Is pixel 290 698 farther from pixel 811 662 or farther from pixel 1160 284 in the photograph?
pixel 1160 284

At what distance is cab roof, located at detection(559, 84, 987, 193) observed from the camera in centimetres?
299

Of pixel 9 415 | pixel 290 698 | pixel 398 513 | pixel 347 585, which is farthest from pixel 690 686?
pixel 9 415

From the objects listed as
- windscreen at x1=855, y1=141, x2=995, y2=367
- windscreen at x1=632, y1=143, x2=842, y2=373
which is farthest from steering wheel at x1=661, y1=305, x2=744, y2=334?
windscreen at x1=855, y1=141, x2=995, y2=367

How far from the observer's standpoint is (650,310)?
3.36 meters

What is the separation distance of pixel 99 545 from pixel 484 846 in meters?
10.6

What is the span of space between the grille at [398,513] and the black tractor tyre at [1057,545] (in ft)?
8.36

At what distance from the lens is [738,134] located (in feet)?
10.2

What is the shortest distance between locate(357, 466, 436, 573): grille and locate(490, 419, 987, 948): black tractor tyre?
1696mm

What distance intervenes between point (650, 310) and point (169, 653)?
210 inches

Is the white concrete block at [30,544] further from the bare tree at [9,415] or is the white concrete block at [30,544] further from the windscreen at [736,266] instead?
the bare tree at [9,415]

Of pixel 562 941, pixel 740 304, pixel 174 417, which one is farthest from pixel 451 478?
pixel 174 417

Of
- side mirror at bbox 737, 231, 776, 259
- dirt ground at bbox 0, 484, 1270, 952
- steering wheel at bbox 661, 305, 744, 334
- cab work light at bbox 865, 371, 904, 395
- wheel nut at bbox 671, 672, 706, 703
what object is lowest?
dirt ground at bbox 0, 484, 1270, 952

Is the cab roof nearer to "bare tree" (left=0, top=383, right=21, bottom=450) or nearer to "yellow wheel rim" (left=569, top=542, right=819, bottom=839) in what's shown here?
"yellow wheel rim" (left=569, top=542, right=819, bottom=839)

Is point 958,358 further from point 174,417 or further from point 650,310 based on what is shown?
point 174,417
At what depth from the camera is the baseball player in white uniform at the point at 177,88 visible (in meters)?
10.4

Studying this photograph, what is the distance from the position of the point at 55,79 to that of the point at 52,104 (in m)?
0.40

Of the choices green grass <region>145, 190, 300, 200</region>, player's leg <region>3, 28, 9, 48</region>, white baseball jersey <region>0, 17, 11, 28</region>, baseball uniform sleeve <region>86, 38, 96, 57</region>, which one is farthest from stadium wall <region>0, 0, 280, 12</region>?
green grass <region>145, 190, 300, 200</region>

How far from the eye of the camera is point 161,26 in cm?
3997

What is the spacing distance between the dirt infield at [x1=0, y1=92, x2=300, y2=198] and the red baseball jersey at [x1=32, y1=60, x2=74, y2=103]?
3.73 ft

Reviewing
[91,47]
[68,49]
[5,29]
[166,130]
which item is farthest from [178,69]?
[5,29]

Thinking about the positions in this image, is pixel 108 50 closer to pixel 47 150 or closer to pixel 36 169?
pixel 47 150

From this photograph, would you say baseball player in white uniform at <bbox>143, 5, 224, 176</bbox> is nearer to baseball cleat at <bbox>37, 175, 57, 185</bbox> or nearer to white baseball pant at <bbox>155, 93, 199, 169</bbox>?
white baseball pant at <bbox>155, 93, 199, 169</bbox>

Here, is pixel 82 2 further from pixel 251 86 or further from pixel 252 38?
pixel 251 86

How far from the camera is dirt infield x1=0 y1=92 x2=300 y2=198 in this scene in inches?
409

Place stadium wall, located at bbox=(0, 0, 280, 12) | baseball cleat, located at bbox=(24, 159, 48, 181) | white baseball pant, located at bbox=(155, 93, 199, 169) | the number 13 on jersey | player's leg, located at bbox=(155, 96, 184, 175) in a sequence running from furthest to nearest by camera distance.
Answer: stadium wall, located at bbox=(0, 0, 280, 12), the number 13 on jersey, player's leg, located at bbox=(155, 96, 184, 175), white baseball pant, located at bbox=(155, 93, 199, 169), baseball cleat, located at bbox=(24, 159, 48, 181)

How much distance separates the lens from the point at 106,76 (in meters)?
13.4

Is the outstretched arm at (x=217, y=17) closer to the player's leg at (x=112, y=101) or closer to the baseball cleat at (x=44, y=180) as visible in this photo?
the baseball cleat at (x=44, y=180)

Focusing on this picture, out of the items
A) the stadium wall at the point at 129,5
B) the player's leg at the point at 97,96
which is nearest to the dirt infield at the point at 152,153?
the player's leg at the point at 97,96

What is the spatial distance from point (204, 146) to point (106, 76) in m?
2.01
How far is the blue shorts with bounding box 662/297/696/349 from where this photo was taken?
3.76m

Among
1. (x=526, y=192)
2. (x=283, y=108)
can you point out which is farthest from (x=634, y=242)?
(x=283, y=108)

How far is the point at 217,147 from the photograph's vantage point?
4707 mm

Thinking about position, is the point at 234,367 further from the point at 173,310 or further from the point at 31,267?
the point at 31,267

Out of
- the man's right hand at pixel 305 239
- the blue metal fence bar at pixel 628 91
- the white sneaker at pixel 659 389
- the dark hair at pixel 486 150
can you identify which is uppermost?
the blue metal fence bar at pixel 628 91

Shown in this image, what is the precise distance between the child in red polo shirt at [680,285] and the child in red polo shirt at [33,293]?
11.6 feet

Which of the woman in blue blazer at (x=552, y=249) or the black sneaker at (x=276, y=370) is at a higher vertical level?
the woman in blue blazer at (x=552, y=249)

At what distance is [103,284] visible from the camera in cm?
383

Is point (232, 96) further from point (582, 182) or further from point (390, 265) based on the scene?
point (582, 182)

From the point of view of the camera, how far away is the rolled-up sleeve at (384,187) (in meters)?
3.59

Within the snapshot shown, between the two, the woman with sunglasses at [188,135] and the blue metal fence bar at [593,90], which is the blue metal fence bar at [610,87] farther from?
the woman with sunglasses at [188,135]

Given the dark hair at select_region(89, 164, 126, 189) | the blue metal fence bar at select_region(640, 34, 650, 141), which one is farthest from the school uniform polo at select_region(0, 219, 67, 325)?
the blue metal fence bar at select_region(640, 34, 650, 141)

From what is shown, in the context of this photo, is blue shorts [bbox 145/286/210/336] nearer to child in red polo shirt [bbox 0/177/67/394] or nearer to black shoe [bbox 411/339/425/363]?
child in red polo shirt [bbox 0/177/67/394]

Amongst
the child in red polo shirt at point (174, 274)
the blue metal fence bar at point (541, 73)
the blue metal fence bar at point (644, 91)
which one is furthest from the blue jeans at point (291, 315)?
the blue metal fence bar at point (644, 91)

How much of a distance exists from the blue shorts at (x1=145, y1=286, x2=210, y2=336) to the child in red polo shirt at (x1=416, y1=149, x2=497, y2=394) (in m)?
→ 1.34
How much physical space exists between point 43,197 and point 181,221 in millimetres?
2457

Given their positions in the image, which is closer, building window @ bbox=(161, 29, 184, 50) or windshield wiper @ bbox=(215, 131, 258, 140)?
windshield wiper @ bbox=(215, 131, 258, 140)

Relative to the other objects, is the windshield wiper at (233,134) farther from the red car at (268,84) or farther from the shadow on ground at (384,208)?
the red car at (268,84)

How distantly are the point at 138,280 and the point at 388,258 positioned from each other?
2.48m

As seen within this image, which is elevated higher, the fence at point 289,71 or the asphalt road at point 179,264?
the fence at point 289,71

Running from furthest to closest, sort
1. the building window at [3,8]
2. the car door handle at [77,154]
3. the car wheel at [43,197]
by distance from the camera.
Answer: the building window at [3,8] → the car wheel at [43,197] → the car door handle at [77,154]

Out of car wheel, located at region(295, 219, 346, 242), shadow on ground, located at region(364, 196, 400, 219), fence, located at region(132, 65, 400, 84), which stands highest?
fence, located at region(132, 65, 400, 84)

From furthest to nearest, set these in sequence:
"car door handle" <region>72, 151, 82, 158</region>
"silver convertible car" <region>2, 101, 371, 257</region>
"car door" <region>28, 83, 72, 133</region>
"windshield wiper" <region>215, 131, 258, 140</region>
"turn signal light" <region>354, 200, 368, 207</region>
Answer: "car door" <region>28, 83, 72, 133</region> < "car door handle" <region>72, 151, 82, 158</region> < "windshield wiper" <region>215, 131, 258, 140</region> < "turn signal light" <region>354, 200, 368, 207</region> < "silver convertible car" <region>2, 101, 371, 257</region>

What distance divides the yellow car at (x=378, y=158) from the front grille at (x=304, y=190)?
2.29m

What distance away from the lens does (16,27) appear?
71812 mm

----

Set down, word for word, only the lines running from the line with "How much physical" to the last line of the listing above. Both of those lines belong in your answer.

How much physical space exists between point 43,197 and point 181,221 in millimetres?
2457

Given their positions in the image, which is closer, building window @ bbox=(161, 29, 184, 50) or windshield wiper @ bbox=(215, 131, 258, 140)?
windshield wiper @ bbox=(215, 131, 258, 140)

Relative to the other objects, is the windshield wiper at (233,134) farther from the red car at (268,84) or farther from the shadow on ground at (384,208)?
the red car at (268,84)

How distantly are the point at 138,280 and the point at 388,258 positioned from each other?
2.48m

As seen within this image, which is elevated higher, the fence at point 289,71 or the asphalt road at point 179,264?
the fence at point 289,71

Running from furthest to closest, sort
1. the building window at [3,8]
2. the car door handle at [77,154]
3. the car wheel at [43,197]
by distance from the camera.
Answer: the building window at [3,8] → the car wheel at [43,197] → the car door handle at [77,154]

Out of car wheel, located at region(295, 219, 346, 242), shadow on ground, located at region(364, 196, 400, 219), fence, located at region(132, 65, 400, 84), which stands highest?
fence, located at region(132, 65, 400, 84)

From furthest to nearest, set these in sequence:
"car door handle" <region>72, 151, 82, 158</region>
"silver convertible car" <region>2, 101, 371, 257</region>
"car door" <region>28, 83, 72, 133</region>
"windshield wiper" <region>215, 131, 258, 140</region>
"turn signal light" <region>354, 200, 368, 207</region>
Answer: "car door" <region>28, 83, 72, 133</region> < "car door handle" <region>72, 151, 82, 158</region> < "windshield wiper" <region>215, 131, 258, 140</region> < "turn signal light" <region>354, 200, 368, 207</region> < "silver convertible car" <region>2, 101, 371, 257</region>

What distance divides the yellow car at (x=378, y=158) from the front grille at (x=304, y=190)?
2.29m

What distance away from the lens does (16,27) appear?
71812 mm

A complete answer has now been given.